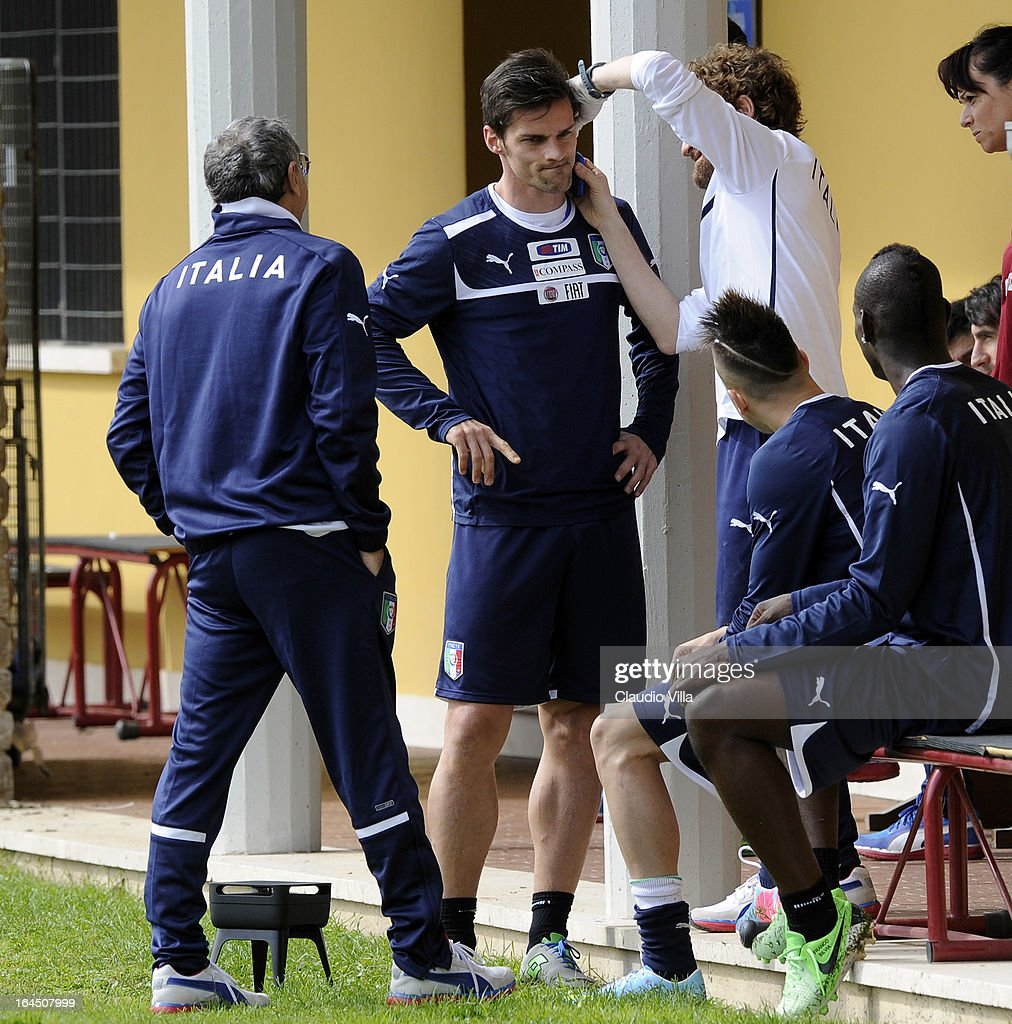 <a gi-track='captionPersonalityLinkClicked' href=/galleries/search?phrase=Christian+Maggio&family=editorial&specificpeople=2131601 ng-click='$event.stopPropagation()'>Christian Maggio</a> of Italy receives attention during a training session at Coverciano on March 24, 2013 in Florence, Italy.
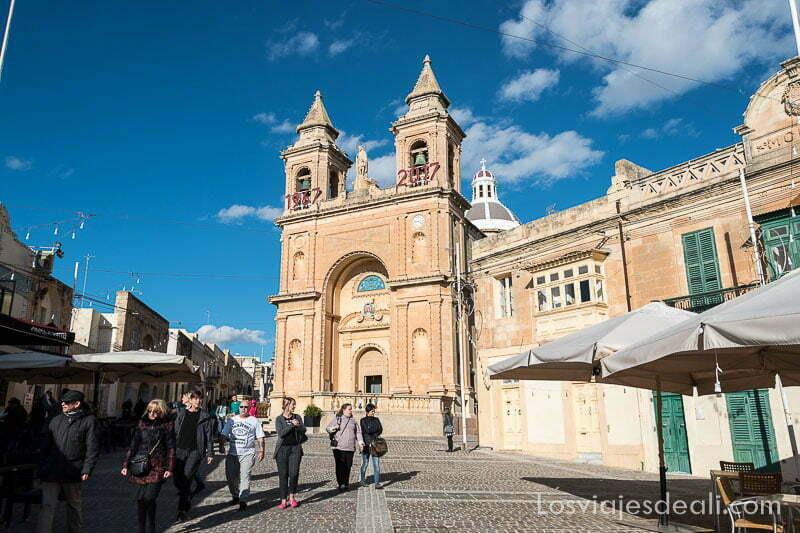 iglesia de piedra rojiza con dos campanarios y plaza donde camina la gente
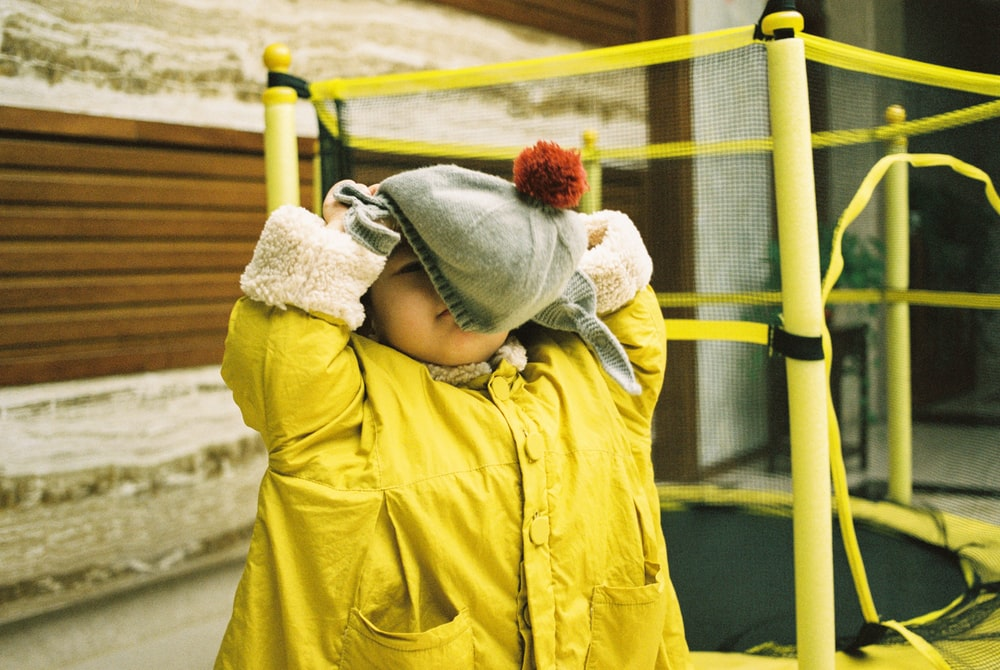 baby wearing yellow jacket and gray bennies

--*--

> [Activity] Print out the material verbatim, skipping pictures.

> [Problem solution]
 <a gi-track='captionPersonalityLinkClicked' href=/galleries/search?phrase=Christian+Maggio&family=editorial&specificpeople=2131601 ng-click='$event.stopPropagation()'>Christian Maggio</a> of Italy receives attention during a training session at Coverciano on March 24, 2013 in Florence, Italy.
 iglesia de piedra rojiza con dos campanarios y plaza donde camina la gente
 baby wearing yellow jacket and gray bennies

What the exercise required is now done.